Effectual calling is necessary for justification (Rom. 8:30), and according to the NT, this calling brings the unbeliever to faith in Christ (2 These. 2:13-14). That is so say, justification by faith is actually justification by faith, and not merely the assurance by faith of justification!
Earlier in the same book, on pages 12-13, he writes:
“Thus did God elect, love, ordain and predestinate them whom He foreknew in eternity to be conformed to the image of his Son, to be called and justified in time, and after time is concluded, to be glorified, while they were passive nonentities in se, when as yet there were none of them, only as they were entertained in the divine mind.”
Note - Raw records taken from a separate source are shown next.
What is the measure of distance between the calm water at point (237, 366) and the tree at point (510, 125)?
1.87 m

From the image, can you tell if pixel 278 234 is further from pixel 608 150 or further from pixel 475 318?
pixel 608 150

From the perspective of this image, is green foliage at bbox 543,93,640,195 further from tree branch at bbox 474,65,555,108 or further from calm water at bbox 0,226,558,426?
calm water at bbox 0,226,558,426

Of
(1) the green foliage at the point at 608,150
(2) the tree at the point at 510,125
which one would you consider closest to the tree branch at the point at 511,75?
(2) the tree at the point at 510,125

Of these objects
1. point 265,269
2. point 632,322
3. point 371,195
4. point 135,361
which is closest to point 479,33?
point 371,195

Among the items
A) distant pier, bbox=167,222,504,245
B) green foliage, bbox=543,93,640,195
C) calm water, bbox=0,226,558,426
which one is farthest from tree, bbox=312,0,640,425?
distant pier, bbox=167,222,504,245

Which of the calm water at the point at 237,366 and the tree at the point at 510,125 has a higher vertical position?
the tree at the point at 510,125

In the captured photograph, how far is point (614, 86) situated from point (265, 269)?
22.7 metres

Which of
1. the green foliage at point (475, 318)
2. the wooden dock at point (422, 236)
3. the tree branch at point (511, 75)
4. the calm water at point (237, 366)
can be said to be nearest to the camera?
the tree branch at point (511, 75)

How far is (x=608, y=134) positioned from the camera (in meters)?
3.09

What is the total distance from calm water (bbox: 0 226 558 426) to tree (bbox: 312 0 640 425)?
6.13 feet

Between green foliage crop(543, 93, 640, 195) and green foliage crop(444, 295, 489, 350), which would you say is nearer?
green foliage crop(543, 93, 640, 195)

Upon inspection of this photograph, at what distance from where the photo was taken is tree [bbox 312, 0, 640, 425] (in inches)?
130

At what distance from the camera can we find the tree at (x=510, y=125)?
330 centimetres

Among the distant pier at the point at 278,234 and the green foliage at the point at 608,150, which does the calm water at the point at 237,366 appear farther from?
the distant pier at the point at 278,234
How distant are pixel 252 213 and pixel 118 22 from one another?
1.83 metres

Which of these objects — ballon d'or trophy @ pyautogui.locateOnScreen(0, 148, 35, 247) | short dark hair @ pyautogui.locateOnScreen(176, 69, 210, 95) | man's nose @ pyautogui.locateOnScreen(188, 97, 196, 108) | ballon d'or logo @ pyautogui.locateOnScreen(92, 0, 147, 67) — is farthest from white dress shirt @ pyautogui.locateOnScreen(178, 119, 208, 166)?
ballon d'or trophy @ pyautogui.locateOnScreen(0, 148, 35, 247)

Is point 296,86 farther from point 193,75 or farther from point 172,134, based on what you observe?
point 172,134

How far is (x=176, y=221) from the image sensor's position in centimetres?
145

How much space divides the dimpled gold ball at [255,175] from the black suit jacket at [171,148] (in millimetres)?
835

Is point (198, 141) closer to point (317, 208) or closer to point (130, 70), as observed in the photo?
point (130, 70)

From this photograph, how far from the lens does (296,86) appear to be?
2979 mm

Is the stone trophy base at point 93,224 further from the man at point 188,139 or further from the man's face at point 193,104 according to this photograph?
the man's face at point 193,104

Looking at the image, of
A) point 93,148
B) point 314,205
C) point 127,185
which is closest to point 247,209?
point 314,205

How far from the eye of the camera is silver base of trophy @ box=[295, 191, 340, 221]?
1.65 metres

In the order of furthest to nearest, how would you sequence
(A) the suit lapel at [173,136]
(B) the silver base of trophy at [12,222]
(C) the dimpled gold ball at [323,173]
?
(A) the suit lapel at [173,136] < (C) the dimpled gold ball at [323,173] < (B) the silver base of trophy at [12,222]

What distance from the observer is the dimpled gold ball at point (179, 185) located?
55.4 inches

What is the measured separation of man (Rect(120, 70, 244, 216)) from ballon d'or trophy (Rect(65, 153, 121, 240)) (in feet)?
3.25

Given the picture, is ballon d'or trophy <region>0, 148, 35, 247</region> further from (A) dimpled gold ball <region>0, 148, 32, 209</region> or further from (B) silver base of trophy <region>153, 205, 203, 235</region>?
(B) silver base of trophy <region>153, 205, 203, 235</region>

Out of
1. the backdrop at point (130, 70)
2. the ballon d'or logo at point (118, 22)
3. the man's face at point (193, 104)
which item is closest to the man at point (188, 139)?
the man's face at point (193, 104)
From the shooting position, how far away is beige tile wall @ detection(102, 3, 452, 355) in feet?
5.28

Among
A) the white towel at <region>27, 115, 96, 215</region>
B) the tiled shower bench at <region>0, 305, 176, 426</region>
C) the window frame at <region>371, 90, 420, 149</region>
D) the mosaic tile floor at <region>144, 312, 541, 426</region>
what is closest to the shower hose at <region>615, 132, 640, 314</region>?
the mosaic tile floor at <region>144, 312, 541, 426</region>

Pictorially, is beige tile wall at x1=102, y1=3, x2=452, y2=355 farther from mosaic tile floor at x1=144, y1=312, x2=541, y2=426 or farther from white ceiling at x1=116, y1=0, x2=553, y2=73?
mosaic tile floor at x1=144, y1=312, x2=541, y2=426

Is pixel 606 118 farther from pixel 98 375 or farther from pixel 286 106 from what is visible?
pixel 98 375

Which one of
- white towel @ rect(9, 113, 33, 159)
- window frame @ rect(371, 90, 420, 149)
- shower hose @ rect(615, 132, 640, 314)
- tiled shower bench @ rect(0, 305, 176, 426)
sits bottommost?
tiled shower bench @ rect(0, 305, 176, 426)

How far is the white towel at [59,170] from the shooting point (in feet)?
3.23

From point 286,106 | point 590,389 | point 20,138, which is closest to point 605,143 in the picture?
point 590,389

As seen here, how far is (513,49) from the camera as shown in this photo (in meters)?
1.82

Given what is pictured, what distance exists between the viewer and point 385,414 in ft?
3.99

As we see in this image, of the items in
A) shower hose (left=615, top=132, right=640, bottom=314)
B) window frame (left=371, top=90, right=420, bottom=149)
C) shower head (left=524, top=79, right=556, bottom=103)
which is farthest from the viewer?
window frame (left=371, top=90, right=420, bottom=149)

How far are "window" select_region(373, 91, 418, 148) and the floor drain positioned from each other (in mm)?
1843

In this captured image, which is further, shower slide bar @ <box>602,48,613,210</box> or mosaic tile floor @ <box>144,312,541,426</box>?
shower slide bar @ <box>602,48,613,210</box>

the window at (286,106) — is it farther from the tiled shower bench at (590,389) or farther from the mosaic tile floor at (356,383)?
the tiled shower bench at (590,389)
Of course, Dr Watson is only saying what the apostle Paul said in Romans 8:30. It is honestly confusing to me why some, in the name of magnifying God's grace, would want to short-circuit what the Bible actually has to say about justification by grace. It is not to dethrone Christ or to diminish the sovereignty of God's grace to insist upon what the Bible insists upon: namely, that the elect are justified in time at the moment of faith when they believe the gospel.
Watson is just repeating what faithful Baptists have said all along. Benjamin Keach, in his A Medium Betwixt Two Extremes, published in 1698, wrote:
“All before they are in Christ are under condemnation, because the Holy Ghost frequently ascribes our actual or personal justification to faith; and can’t we read these Scriptures without offense? Or do any think they understand this point better than Paul, or the other apostles? . . . [At this point, Keach quotes Rom. 5:1; 3:28; Gal. 2:16; 3:24; Acts 13:39; Jn. 3:36.] Brethren, where is it said in the Scripture that any person was justified that believed not, or whilst an unbeliever, or before he believed?” (pages 20-21)[2]
Good question. A few pages later, he makes this point:
“Tho Christ was . . . justified, and we virtually in him, when he arose from the dead, and he received for us an actual discharge as our Surety, yet the Elect do not receive any actual discharge, or are not in their own persons acquitted or pronounced justified and righteous persons, until they have actual Union with Christ [and for Keach, “union with Christ” was established through faith, as he makes perfectly clear in other places in the same document]; and such as call this a contradiction, do but betray their own ignorance” (page 29).
Again. this is just the plain and straightforward teaching of the Bible. As Sherlock Holmes would say, "It's elementary, my dear Watson." And I think Dr Watson of The Old Baptist Test would agree.